WHAT THIS TASK INVOLVES » In the text on Raman spectroscopy for Europa, put this sentence into Spanish: "This environment may be conducive to the formation of life."

EXCERPT PROVIDED »
Principal Investigators
Thomas Moore
Carly Howett
Charity Lander
Inclusive Dates 
02/12/18 to 02/12/20

Background

Jupiter’s moon Europa has an icy shell covering a large global liquid water ocean with likely hydrothermal vents at the ocean floor. This environment may be conducive to the formation of life. The search for biological signatures on Europa requires a lander mission payload with exquisite capabilities for spectroscopic analysis of ice sample composition in order to characterize the biological potential. The Deep Ultraviolet (Deep-UV) Raman spectroscopy technique is well suited for key measurements of biologically relevant species, including organics, isotopes, amino acids, and other complex molecules. However, Raman spectrograph instruments customized for planetary science investigations are new, making this area of study well suited for rapid growth and innovations.

Approach

icers cavity prototype Figure 1: Functional prototype of an iCERS cavity operating at SwRI.

SwRI is developing a high-sensitivity Deep-UV + visible dual-laser Raman system for spaceflight in order to address astrobiological science goals applicable to ocean worlds such as Europa. Our Raman Spectrograph for Ocean worlds (RSO) instrument design utilizes a technique called integrating Cavity-Enhanced Raman Spectroscopy (iCERS), which was developed by collaborators at Texas A&M University and advanced in a previous IR&D program unrelated to space science. This iCERS approach has already demonstrated a few orders of magnitude enhancement of Raman-signal and femtomolar-level-measurement sensitivity, making it well suited to searches for trace biosignatures in icy samples.

Project tasks emphasized reducing key technical risks for the instrument development:

  • Baseline iCERS Deep-UV measurements for astrobiology sample types.
  • Beamline tests at MIT to characterize
    • fluorescence from MeV electrons and gammas.
    • color center production rate/reflectance degradation vs. dose rate.

Stored entries »
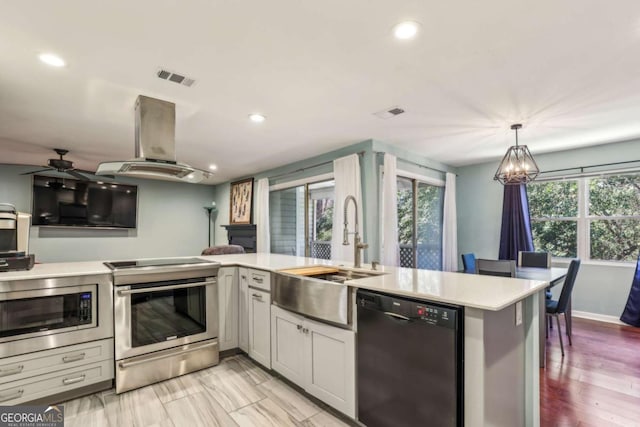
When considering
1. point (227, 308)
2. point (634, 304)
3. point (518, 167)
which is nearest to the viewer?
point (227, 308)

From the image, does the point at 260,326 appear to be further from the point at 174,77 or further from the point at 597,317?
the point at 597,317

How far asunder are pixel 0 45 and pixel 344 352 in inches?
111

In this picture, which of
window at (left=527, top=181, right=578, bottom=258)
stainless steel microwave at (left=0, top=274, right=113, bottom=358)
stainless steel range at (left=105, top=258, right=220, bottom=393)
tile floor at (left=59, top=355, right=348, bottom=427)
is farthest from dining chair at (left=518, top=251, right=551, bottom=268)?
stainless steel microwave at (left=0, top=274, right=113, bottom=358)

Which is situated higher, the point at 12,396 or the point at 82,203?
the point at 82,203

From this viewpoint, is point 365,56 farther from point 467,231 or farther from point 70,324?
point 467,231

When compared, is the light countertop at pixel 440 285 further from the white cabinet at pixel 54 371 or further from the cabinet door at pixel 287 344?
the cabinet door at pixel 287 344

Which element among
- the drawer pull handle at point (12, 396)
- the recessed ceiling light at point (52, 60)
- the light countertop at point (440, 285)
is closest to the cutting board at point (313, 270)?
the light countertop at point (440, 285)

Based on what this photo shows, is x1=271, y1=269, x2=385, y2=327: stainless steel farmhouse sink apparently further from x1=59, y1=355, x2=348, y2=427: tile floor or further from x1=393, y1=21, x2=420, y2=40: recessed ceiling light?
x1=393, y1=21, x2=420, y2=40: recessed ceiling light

FINAL ANSWER » Este entorno puede ser propicio para la formación de vida.